What you should do |
Turn every line of the items below into a numbered list, one line per number, and leave out the blank lines.

--- Exercise input ---

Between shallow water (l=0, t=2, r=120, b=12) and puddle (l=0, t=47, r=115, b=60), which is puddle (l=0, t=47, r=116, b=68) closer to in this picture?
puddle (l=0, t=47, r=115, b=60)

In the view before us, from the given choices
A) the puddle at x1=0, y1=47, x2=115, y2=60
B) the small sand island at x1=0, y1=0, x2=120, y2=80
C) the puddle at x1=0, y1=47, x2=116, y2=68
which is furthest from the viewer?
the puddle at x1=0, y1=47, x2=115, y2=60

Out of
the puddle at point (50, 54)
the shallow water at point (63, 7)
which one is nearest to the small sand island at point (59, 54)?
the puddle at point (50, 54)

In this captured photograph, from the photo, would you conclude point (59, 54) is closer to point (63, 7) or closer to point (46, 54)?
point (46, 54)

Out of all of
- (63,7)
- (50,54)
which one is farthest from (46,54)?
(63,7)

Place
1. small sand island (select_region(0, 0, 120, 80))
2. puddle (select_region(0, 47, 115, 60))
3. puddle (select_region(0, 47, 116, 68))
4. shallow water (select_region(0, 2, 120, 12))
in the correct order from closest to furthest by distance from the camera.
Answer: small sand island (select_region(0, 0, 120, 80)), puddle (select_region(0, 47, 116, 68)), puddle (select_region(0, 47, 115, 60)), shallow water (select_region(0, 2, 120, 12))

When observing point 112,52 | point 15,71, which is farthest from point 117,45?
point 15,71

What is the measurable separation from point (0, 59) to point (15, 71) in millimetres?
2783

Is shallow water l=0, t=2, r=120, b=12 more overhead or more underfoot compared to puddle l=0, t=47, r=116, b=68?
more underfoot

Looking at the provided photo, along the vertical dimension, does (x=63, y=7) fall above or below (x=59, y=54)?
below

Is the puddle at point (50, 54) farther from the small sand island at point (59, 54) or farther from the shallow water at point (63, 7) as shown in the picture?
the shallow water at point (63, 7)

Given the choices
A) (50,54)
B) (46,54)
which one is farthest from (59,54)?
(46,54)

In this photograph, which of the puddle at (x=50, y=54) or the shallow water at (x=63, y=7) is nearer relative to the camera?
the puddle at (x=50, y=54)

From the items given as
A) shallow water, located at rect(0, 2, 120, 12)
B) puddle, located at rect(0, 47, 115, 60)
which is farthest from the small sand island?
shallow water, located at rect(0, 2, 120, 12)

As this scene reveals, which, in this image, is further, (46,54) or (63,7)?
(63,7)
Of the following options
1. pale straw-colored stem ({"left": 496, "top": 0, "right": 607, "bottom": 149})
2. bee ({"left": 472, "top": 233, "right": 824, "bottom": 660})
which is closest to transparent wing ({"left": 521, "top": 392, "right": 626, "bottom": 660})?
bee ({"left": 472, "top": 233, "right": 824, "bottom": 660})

---

Result of the task |
1. Between shallow water (l=0, t=2, r=120, b=12) and puddle (l=0, t=47, r=115, b=60), which is puddle (l=0, t=47, r=116, b=68) closer to in this picture?
2. puddle (l=0, t=47, r=115, b=60)
3. In the view before us, from the given choices
4. A) the puddle at x1=0, y1=47, x2=115, y2=60
5. B) the small sand island at x1=0, y1=0, x2=120, y2=80
6. C) the puddle at x1=0, y1=47, x2=116, y2=68
7. which is furthest from the viewer?
8. the puddle at x1=0, y1=47, x2=115, y2=60
9. Out of
10. the puddle at point (50, 54)
11. the shallow water at point (63, 7)
12. which one is nearest to the small sand island at point (59, 54)?
13. the puddle at point (50, 54)
14. In this captured photograph, from the photo, would you conclude point (59, 54) is closer to point (63, 7) or closer to point (46, 54)?
15. point (46, 54)
16. Out of all of
17. - (63,7)
18. - (50,54)
19. which one is farthest from (46,54)?
20. (63,7)
21. Place
22. 1. small sand island (select_region(0, 0, 120, 80))
23. 2. puddle (select_region(0, 47, 115, 60))
24. 3. puddle (select_region(0, 47, 116, 68))
25. 4. shallow water (select_region(0, 2, 120, 12))
26. in the correct order from closest to furthest by distance from the camera.
27. Answer: small sand island (select_region(0, 0, 120, 80)), puddle (select_region(0, 47, 116, 68)), puddle (select_region(0, 47, 115, 60)), shallow water (select_region(0, 2, 120, 12))
28. When observing point 112,52 | point 15,71, which is farthest from point 117,45?
29. point 15,71
30. What is the measurable separation from point (0, 59) to point (15, 71) in millimetres?
31. 2783
32. Is shallow water l=0, t=2, r=120, b=12 more overhead or more underfoot compared to puddle l=0, t=47, r=116, b=68?
33. more underfoot
34. Looking at the provided photo, along the vertical dimension, does (x=63, y=7) fall above or below (x=59, y=54)?
35. below
36. Is the puddle at point (50, 54) farther from the small sand island at point (59, 54) or farther from the shallow water at point (63, 7) as shown in the picture?
37. the shallow water at point (63, 7)
38. Given the choices
39. A) (50,54)
40. B) (46,54)
41. which one is farthest from (59,54)?
42. (46,54)
43. In this photograph, which of the puddle at (x=50, y=54) or the shallow water at (x=63, y=7) is nearer relative to the camera?
44. the puddle at (x=50, y=54)
45. From the items given as
46. A) shallow water, located at rect(0, 2, 120, 12)
47. B) puddle, located at rect(0, 47, 115, 60)
48. which is farthest from the small sand island?
49. shallow water, located at rect(0, 2, 120, 12)
50. As this scene reveals, which, in this image, is further, (46,54) or (63,7)?
51. (63,7)
52. Of the following options
53. 1. pale straw-colored stem ({"left": 496, "top": 0, "right": 607, "bottom": 149})
54. 2. bee ({"left": 472, "top": 233, "right": 824, "bottom": 660})
55. which is closest to transparent wing ({"left": 521, "top": 392, "right": 626, "bottom": 660})?
56. bee ({"left": 472, "top": 233, "right": 824, "bottom": 660})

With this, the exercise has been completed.